IT was for the sake of others that I first commenced writing biographies;
but I find myself proceeding and attaching myself to it for my own;
the virtues of these great men serving me as a sort of looking-glass,
in which I may see how to adjust and adorn my own life. Indeed, it
can be compared to nothing but daily living and associating together;
we receive, as it were, in our inquiry, and entertain each successive
guest, view-
"Their stature and their qualities," and select from their actions
all that is noblest and worthiest to know.
"Ah, and what greater pleasure can one have?" or what more effective
means to one's moral improvement? Democritus tells us we ought to
pray that of the phantasms appearing in the circumambient air, such
may present themselves to us as are propitious, and that we may rather
meet with those that are agreeable to our natures and are good than
the evil and unfortunate; which is simply introducing into philosophy
a doctrine untrue in itself, and leading to endless superstitions.

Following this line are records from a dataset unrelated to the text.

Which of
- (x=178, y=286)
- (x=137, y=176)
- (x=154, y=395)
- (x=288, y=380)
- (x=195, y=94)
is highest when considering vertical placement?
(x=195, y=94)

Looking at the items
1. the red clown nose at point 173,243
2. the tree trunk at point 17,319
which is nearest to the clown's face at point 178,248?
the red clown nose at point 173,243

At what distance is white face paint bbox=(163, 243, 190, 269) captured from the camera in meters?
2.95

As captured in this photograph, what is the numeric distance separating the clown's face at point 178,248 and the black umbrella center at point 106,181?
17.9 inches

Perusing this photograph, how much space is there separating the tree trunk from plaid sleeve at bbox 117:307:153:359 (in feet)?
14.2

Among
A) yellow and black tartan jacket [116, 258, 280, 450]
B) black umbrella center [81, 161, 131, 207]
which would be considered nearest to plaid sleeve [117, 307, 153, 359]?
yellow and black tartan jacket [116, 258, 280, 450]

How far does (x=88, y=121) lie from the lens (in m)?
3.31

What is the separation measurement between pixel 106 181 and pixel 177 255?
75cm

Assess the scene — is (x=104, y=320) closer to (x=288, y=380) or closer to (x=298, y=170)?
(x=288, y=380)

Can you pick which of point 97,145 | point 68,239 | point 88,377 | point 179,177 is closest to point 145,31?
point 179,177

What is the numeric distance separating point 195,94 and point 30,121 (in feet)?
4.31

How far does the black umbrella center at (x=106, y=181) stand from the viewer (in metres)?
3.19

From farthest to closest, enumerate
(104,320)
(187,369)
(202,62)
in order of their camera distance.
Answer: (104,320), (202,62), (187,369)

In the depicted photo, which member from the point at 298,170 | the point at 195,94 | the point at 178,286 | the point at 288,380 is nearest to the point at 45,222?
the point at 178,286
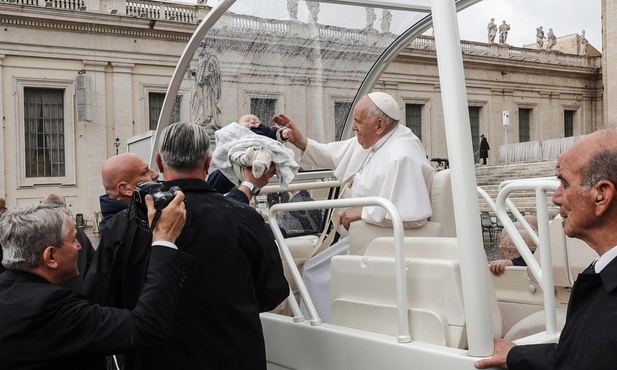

My method, on the contrary, is, by the study of history, and by the
familiarity acquired in writing, to habituate my memory to receive
and retain images of the best and worthiest characters. I thus am
enabled to free myself from any ignoble, base, or vicious impressions,
contracted from the contagion of ill company that I may be unavoidably
engaged in; by the remedy of turning my thoughts in a happy and calm
temper to view these noble examples. Of this kind are those of Timoleon
the Corinthian and Paulus Aemilius, to write whose lives is my present
business; men equally famous, not only for their virtues, but success;
insomuch that they have left it doubtful whether they owe their greatest
achievements to good fortune, or their own prudence and conduct.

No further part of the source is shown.